El suspiro de Ana, como si algo se volviera a desarmar al narrarlo, no logra sortear el cúmulo de imágenes que regresan. Después de visitar esa aldea fue a un colegio en el medio de la nada, casi derruido, con niños que estaban en la clase de danza. “Me puse a llorar también ahí porque los chicos estaban impecables, vestidos como si estuvieran en el Bolshoi. El maestro les exigía a chicos de cinco, seis años, que fueran precisos en cada paso, en cada movimiento. Y el maestro estaba vestido de traje. Sentí esa obstinación por construir a pesar de todo. Me pareció que había que remover los espacios de comodidad de la diáspora y también de todos los otros lugares de memoria; hay espacios de memoria que son cómodos porque está bien estar en ese sitio. ¿Quién diría que construir memoria es malo?”, pregunta la escritora. “Me parece que hay que tocar esos espacios cómodos para estar atentos a que no oculte otras cosas. La literatura se tiene que correr de la pureza y los espacios cómodos para ir hacia lugares impuros y molestos. Yo no podría decir esto fuera de la ficción, pero sí me atreví a ponerlo en boca de un personaje.”
–Hay algo más osado que dice este personaje: “Matar no es asesinar”. ¿Cómo explicaría esta afirmación?

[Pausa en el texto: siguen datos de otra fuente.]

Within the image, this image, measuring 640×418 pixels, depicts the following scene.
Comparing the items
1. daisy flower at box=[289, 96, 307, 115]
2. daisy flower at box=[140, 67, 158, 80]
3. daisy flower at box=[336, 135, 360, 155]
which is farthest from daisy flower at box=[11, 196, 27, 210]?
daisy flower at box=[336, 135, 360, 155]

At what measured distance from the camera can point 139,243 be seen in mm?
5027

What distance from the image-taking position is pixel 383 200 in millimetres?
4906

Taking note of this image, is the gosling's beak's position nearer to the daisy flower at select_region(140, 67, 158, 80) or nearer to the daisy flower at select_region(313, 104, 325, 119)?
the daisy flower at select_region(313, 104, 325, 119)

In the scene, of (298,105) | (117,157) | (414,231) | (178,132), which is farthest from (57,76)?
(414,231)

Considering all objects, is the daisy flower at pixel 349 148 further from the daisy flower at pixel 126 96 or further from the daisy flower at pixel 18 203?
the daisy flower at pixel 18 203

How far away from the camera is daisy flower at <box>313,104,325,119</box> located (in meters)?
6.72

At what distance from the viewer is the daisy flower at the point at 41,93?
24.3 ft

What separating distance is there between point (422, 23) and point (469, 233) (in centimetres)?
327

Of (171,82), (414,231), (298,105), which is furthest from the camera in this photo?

–Cuando dice eso, está pensando en la guerra de Karabagh. El forma parte de una realidad donde matar es la defensa de la vida. En uno de mis viajes a Armenia fui a una escuela primaria donde los chicos de doce años tenían un taller militar, algo que me resultó imposible desde nuestra realidad. La maestra, que hablaba un castellano medio ruso, me preguntaba por qué me asombraba: “Si estos chicos no saben esto, los van a matar los otros, así de simple. O matamos nosotros o nos matan”. Hay un resto de violencia no elaborada que sigue rondando. Esa violencia todavía está efervescente y se alimenta de los jóvenes. Atravesar la situación de saber que uno puede morir en cualquier momento o puede matar en cualquier momento es tan extrema que hace que todo ocupe otro espacio y otro lugar. Lo más interesante es trabajar con las zonas de la pérdida. Si bien la asimilación con las sociedades donde se vive está bueno porque es asomarse a esa cultura que alberga, por otro lado es considerado como una aculturación, como una pérdida de la cultura original. Pero eso lleva a pensar acerca de qué es el origen. Qué es ser europeo o asiático, porque la novela empieza en el límite entre Europa y Asia, que es bien complejo y que también implica una responsabilidad para los propios europeos que se desentienden de ese límite y están en una zona de confort y establecen qué guerras son buenas o cuáles son malas. O plantean que se puede invadir tranquilamente lo asiático porque hay algo de salvaje en lo asiático. Quizá sea más fácil desde América poner en crítica esta zona europea porque mucha de la diáspora armenia en Europa tiene una posición más europeizante y de comodidad con el discurso que se maneja, que después no se condice con la realidad. Acá, desde América, tenemos una visión mucha más rica porque podemos ver los matices y la opacidad de toda esa concepción que los europeos defienden a ultranza. Los poetas armenios me preguntaban: ¿qué les interesa a los argentinos de la poesía armenia?. Les cuesta entender que acá exista esta curiosidad por todo ese mundo; distancia que nosotros queremos achicar desde la literatura y el arte. Estamos atentos y siempre ávidos de las cosas que pasan en los Balcanes, en Medio Oriente, y eso nos da otra visión que no tiene el armenio de Europa.